DO BLOG “RED AND BLACK” DE ALESSANDRO FUGNOLI, estrategista da Kairós – A flexibilização quantitativa, lançada há seis anos pelo Fed, inquestionavelmente revalorizou os ativos americanos, mas é mais incerto se favoreceu a recuperação da economia – Quanto à bolha risco, se houver, ainda está longe, mesmo que no final de 2015 seja necessário reduzir o patrimônio

DO BLOG DE ALESSANDRO FUGNOLI (Kairos) – QE entre recuperação e risco de bolha

Ainda com noventa anos, o grande Papa Leão XIII passava as noites em claro estudando latim (língua na qual compunha versos muito apreciados) ou escrevendo encíclicas. Ele publicou 86 deles, incluindo Rerum Novarum. Homem culto e moderno, de inteligência aguda, levava uma vida ascética e simples. Ele não fumava, comia muito pouco e se permitia apenas algumas gotas de vinho. Ele gostava de Bordeaux e Mariani.

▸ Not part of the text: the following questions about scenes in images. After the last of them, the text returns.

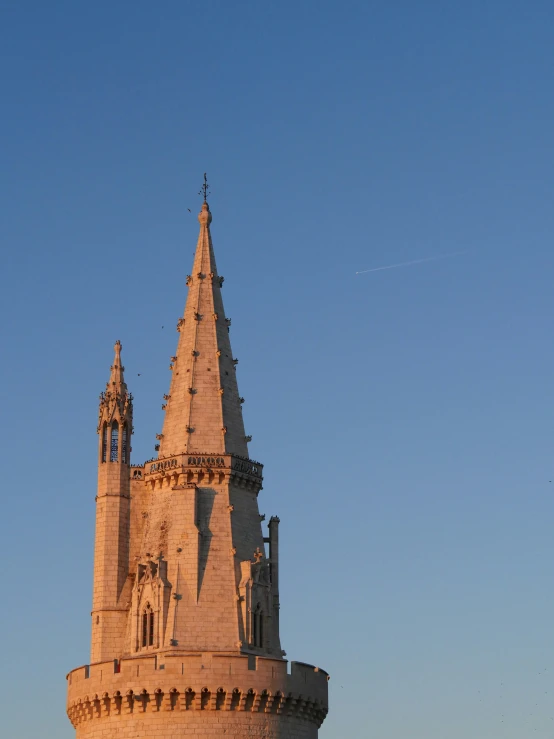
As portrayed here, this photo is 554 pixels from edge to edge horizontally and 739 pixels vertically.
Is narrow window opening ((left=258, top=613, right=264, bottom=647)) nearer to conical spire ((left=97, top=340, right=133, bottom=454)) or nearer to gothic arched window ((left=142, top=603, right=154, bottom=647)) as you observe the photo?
gothic arched window ((left=142, top=603, right=154, bottom=647))

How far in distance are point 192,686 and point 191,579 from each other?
4786 millimetres

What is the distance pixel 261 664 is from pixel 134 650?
5252 mm

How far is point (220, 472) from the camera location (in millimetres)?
60312

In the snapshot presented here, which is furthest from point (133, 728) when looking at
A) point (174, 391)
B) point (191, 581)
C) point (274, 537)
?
point (174, 391)

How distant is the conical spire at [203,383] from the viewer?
200 feet

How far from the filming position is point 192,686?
2162 inches

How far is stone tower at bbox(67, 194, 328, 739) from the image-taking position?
55.4 m

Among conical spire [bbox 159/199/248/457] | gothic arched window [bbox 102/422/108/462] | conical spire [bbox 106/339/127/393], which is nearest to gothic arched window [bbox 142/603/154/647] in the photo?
conical spire [bbox 159/199/248/457]

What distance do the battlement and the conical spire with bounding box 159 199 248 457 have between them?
9021 mm

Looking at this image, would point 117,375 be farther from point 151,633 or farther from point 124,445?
point 151,633

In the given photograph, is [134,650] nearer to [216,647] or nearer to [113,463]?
[216,647]

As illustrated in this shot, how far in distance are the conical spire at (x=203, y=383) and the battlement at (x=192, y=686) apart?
902 cm

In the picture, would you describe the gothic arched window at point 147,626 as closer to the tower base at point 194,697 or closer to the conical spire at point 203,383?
the tower base at point 194,697

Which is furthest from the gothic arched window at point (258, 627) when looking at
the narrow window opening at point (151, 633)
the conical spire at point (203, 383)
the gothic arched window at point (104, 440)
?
the gothic arched window at point (104, 440)
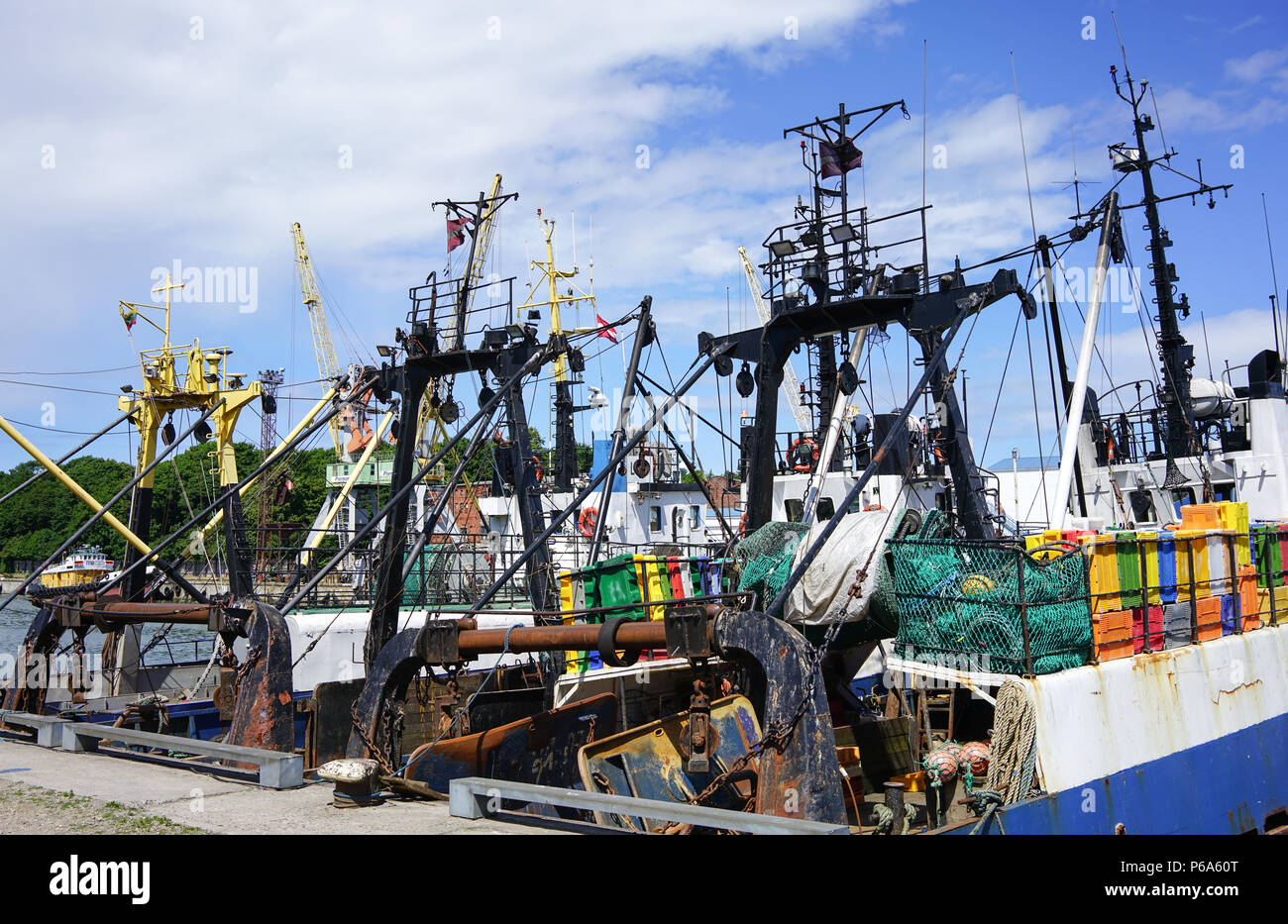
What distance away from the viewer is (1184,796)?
40.5 feet

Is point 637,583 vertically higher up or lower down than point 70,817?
higher up

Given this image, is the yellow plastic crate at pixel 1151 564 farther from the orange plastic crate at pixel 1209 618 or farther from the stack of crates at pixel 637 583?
the stack of crates at pixel 637 583

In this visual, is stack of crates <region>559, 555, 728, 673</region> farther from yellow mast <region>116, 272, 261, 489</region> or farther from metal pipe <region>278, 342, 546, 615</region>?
yellow mast <region>116, 272, 261, 489</region>

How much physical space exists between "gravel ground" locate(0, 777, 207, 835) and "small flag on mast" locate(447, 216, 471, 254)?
12.1 m

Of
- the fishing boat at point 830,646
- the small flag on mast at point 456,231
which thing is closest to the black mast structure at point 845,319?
the fishing boat at point 830,646

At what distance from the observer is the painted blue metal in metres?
10.5

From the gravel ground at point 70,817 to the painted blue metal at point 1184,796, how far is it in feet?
24.1

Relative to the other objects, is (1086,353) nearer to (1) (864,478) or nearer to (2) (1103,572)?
(2) (1103,572)

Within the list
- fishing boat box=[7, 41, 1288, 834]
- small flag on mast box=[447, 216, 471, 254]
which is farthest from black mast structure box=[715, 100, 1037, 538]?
small flag on mast box=[447, 216, 471, 254]

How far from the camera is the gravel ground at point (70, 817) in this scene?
8.65 meters

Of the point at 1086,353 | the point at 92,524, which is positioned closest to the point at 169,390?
the point at 92,524

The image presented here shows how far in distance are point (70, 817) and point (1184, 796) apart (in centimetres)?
1226
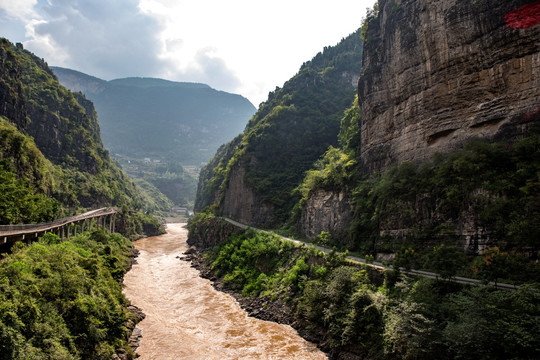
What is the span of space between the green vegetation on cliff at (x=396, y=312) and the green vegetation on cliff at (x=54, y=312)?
13.9 meters

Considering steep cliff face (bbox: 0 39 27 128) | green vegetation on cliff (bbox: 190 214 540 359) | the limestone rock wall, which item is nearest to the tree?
green vegetation on cliff (bbox: 190 214 540 359)

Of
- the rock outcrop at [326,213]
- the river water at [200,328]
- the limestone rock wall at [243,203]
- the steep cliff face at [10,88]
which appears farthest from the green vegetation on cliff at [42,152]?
Answer: the rock outcrop at [326,213]

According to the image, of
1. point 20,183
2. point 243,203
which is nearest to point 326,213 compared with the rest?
point 243,203

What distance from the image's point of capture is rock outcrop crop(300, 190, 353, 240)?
1467 inches

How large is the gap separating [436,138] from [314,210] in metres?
19.9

O primeiro foi fornecido pelos conventos locais, o segundo, pela primeira vez, foi enviado a ele em um pacote suntuoso pelo farmacêutico Corso Angelo Mariani, que o havia criado em 1863. O Papa Leão ficou favoravelmente impressionado e encarregou o Cardeal Rampolla de enviar o fabricante uma medalha de ouro e uma nota atestando que o vinho havia chegado bem recebido. Leão continuou a beber durante toda a sua vida, que foi (e continua sendo) a mais longa da história de dois mil anos dos papas. Até mesmo seu sucessor Pio X (como de fato o czar da Rússia e o presidente dos Estados Unidos) estava entre os admiradores desse vinho portentoso.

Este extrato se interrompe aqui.